Captioned web images:
──────────

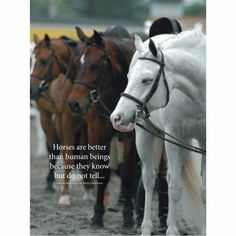 Equestrian Quotes and Sayings | horse quotes/sayings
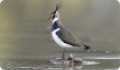 Чибис: фото и описание птицы. Обитание, питание, размножение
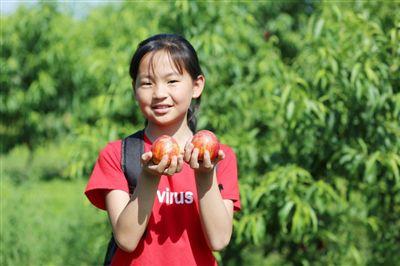 海安开发区发展现代农业 带动农民增收致富
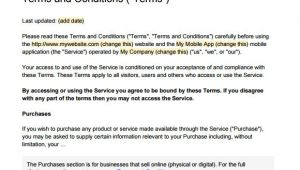 Terms and Conditions Template for Online Shop 9 Terms and Conditions Samples Sample Templates
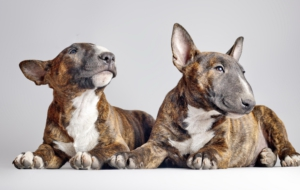 Bull Terrier High Definition Wallpapers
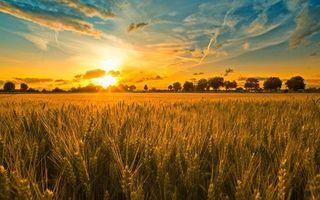 Фото бесплатно закат, пшеничное, поле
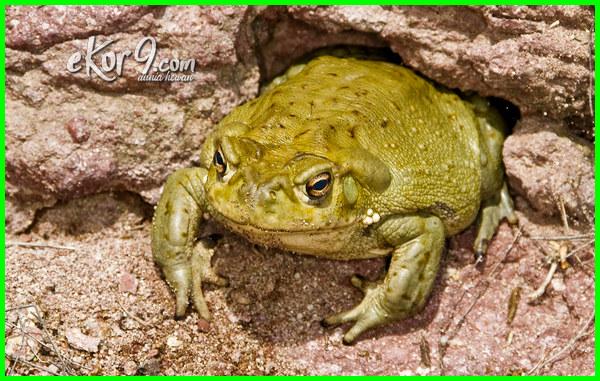 adaptasi hewan yang hidup di padang pasir, jenis hewan yang hidup di padang pasir, ciri hewan yang hidup di padang pasir, hewan yang dapat hidup di padang pasir adalah, gambar hewan yang hidup di padang pasir, hewan apa yang hidup di padang pasir, hewan yang mampu hidup di padang pasir, nama hewan yang hidup di padang pasir, bentuk adaptasi hewan yang hidup di padang pasir, cara adaptasi hewan yang hidup di padang pasir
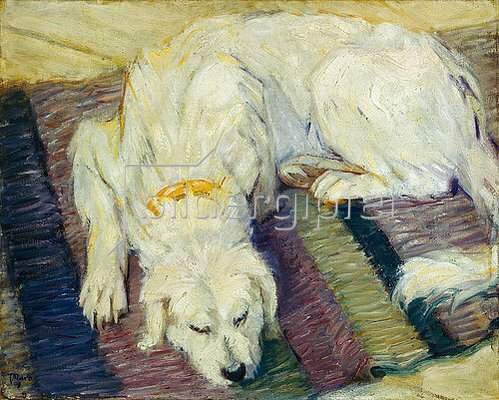 Franz Marc: Liegender Hund (Hundeportrait). 1909.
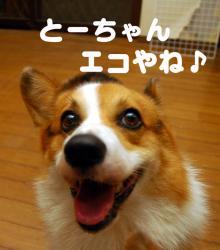 07.10.04blog2.jpg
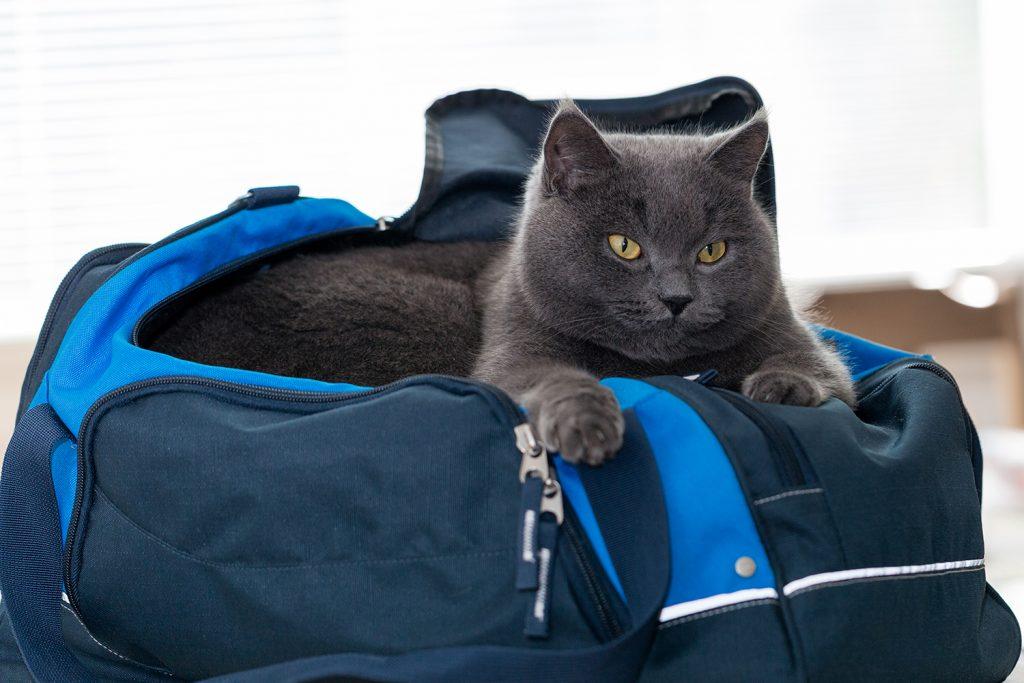 Как перевезти кошку без переноски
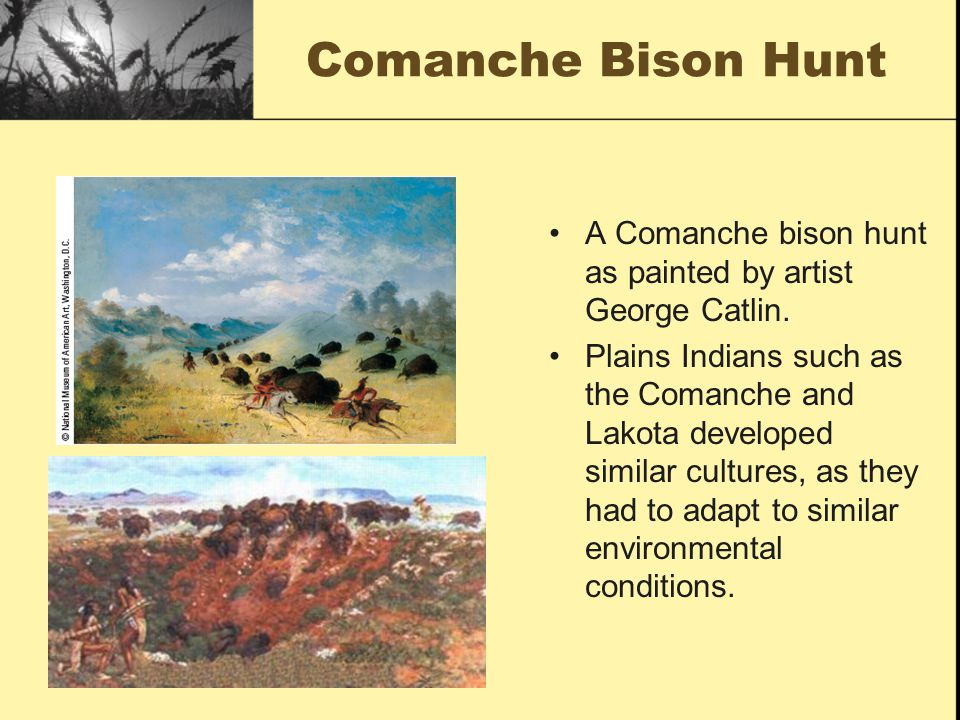 Comanche Bison Hunt A Comanche bison hunt as painted by artist George Catlin.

──────────

» **Problem description**: Leaving pictures aside, write out each record above exactly as given.

» **Output for this task**:
 Equestrian Quotes and Sayings | horse quotes/sayings
 Чибис: фото и описание птицы. Обитание, питание, размножение
 海安开发区发展现代农业 带动农民增收致富
 Terms and Conditions Template for Online Shop 9 Terms and Conditions Samples Sample Templates
 Bull Terrier High Definition Wallpapers
 Фото бесплатно закат, пшеничное, поле
 adaptasi hewan yang hidup di padang pasir, jenis hewan yang hidup di padang pasir, ciri hewan yang hidup di padang pasir, hewan yang dapat hidup di padang pasir adalah, gambar hewan yang hidup di padang pasir, hewan apa yang hidup di padang pasir, hewan yang mampu hidup di padang pasir, nama hewan yang hidup di padang pasir, bentuk adaptasi hewan yang hidup di padang pasir, cara adaptasi hewan yang hidup di padang pasir
 Franz Marc: Liegender Hund (Hundeportrait). 1909.
 07.10.04blog2.jpg
 Как перевезти кошку без переноски
 Comanche Bison Hunt A Comanche bison hunt as painted by artist George Catlin.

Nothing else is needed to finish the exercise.